Nonostante le evidenze sui benefici della vitamina D, la maggior parte dei bambini italiani ne è carente. «L’ipovitaminosi D, condizione che va dall’insufficienza al deficit di vitamina D, riguarda oltre un bambino su due, con punte massime in epoca neonatale e nell’adolescenza, dove si arriva a percentuali del 70%» spiega il presidente SIP Giovanni Corsello.

I fattori di rischio di carenza di vitamina D

Il primo fattore di rischio è la scarsa esposizione alla luce solare, fattore fondamentale per la sintesi di una forma attiva di questa vitamina che avviene a livello cutaneo.

«Gioco e attività fisica all’aria aperta dovrebbero essere maggiormente incoraggiati soprattutto durante la bella stagione, anche perché da novembre a febbraio l’inclinazione dei raggi ultravioletti è insufficiente a favorire la produzione di vitamina D – aggiunge Corsello – Il consiglio è rivolto soprattutto agli adolescenti che registrano i deficit più elevati di vitamina D anche a causa di stili di vita errati, come passare molte ore chiusi in casa davanti al computer o alla tv e non fare attività fisica».

L’allattamento al seno esclusivo prolungato, senza supplementazione di vitamina D, tipico di alcune culture come quelle araba o africana, è un fattore di rischio perché il latte materno, pur essendo l’alimento ideale per il neonato, non contiene quantità sufficienti di questa vitamina.

L’obesità è un altro fattore di rischio perché il tessuto adiposo “sequestra” la vitamina D.

Le conseguenze dell’ipovitaminosi D

Nel neonato la vitamina D, previene il rachitismo carenziale. «Nel bambino e nell’adolescente la vitamina D, così come il calcio e l’attività fisica, ha un impatto positivo sui processi di acquisizione della massa ossea – spiega Giuseppe Di Mauro presidente SIPPS – Un individuo raggiunge il suo livello più elevato di massa ossea intorno ai 20 anni: tanto maggiore è il picco tanto minore è la probabilità di andare incontro all’osteoporosi nelle età successive della vita, soprattutto dopo la menopausa. I bambini italiani mediamente non arrivano al 50% del fabbisogno giornaliero di calcio. Pediatri e genitori devono incoraggiarli di più a fare colazione con una bella tazza di latte, un’abitudine italiana da difendere».

Le raccomandazioni

Primo anno vita. La Consensus raccomanda la profilassi con vitamina D per tutti i neonati per tutto il primo anno di vita, indipendentemente dall’allattamento.
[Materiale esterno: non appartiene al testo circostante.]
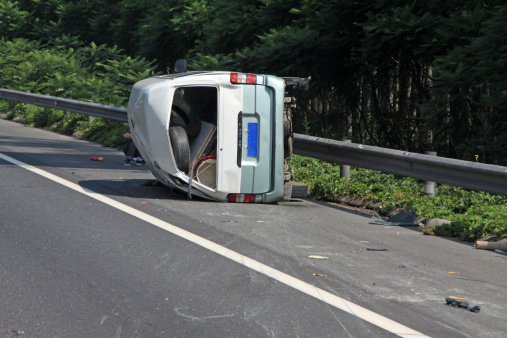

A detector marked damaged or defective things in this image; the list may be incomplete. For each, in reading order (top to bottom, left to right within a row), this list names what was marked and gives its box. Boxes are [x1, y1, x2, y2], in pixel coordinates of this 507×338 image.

overturned white van [127, 62, 310, 202]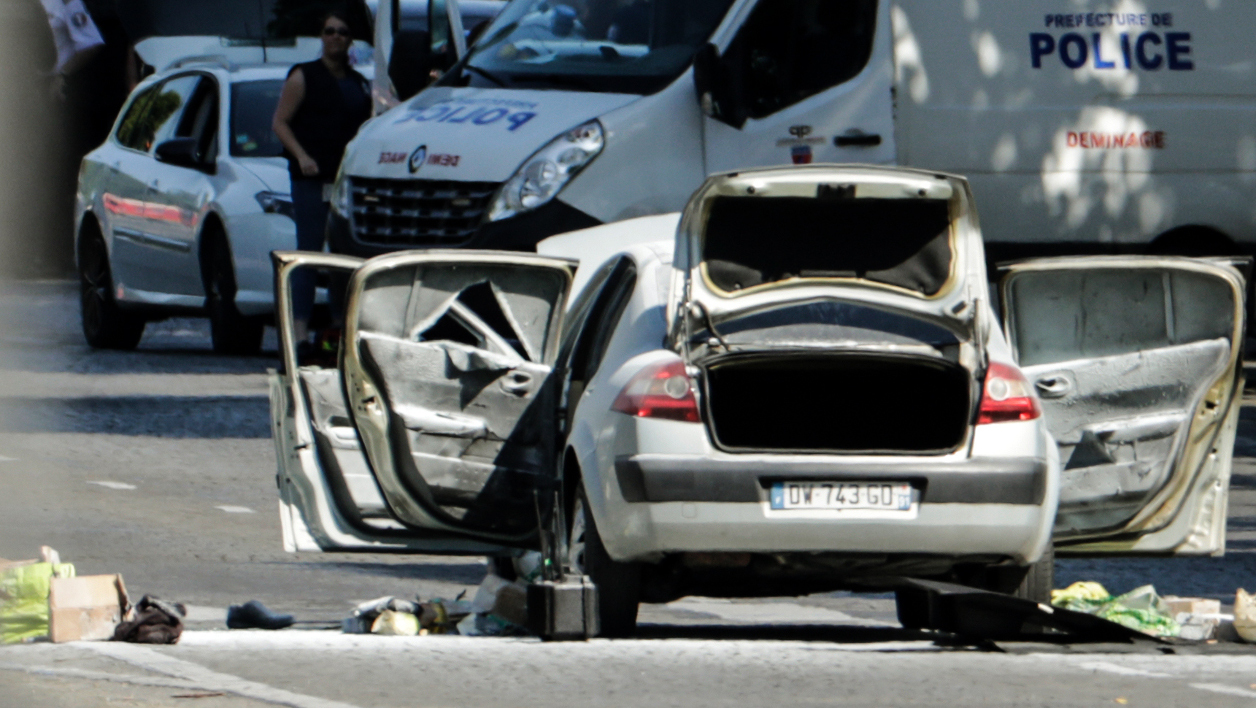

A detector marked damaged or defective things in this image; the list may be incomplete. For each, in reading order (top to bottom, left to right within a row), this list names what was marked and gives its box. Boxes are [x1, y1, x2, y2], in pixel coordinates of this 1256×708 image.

Infatti né il latte materno, né quello in formula (anche se addizionato) riescono a soddisfare il fabbisogno giornaliero di vitamina D. Per raggiungerlo si dovrebbe consumare un litro di latte in formula al giorno, quantità alla quale il bambino arriva solo quando è prossimo allo svezzamento.  La profilassi è inoltre raccomandata a tutte le donne in gravidanza o che allattano.
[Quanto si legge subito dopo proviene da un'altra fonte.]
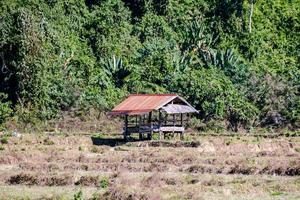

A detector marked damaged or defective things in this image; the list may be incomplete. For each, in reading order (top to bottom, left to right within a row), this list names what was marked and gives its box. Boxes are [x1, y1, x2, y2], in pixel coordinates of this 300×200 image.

rusty metal roof [109, 94, 198, 115]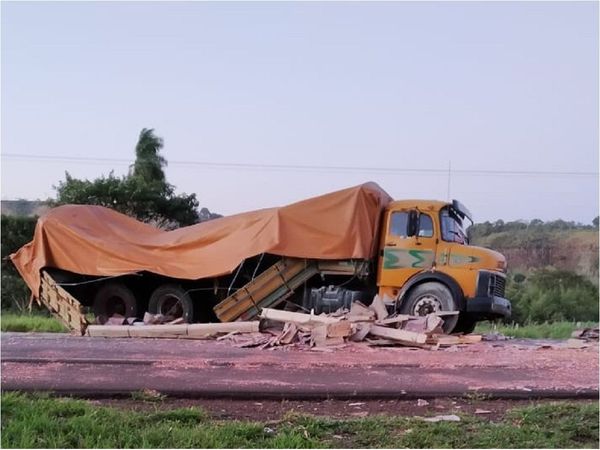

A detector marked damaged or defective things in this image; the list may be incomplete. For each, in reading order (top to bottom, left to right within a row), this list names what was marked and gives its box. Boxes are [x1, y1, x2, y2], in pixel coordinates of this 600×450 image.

damaged yellow truck [10, 182, 510, 334]
broken wooden plank [260, 308, 340, 326]
broken wooden plank [368, 326, 428, 346]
Da 1 a 18 anni la profilassi giornaliera è raccomandata solo nei soggetti a rischio: bambini di etnia non caucasica ed elevata pigmentazione, con ridotta esposizione solare, che seguono regimi alimentari inadeguati come la dieta vegana, bambini con insufficienza renale o epatite cronica, obesi, affetti da malattie infiammatorie croniche o da celiachia.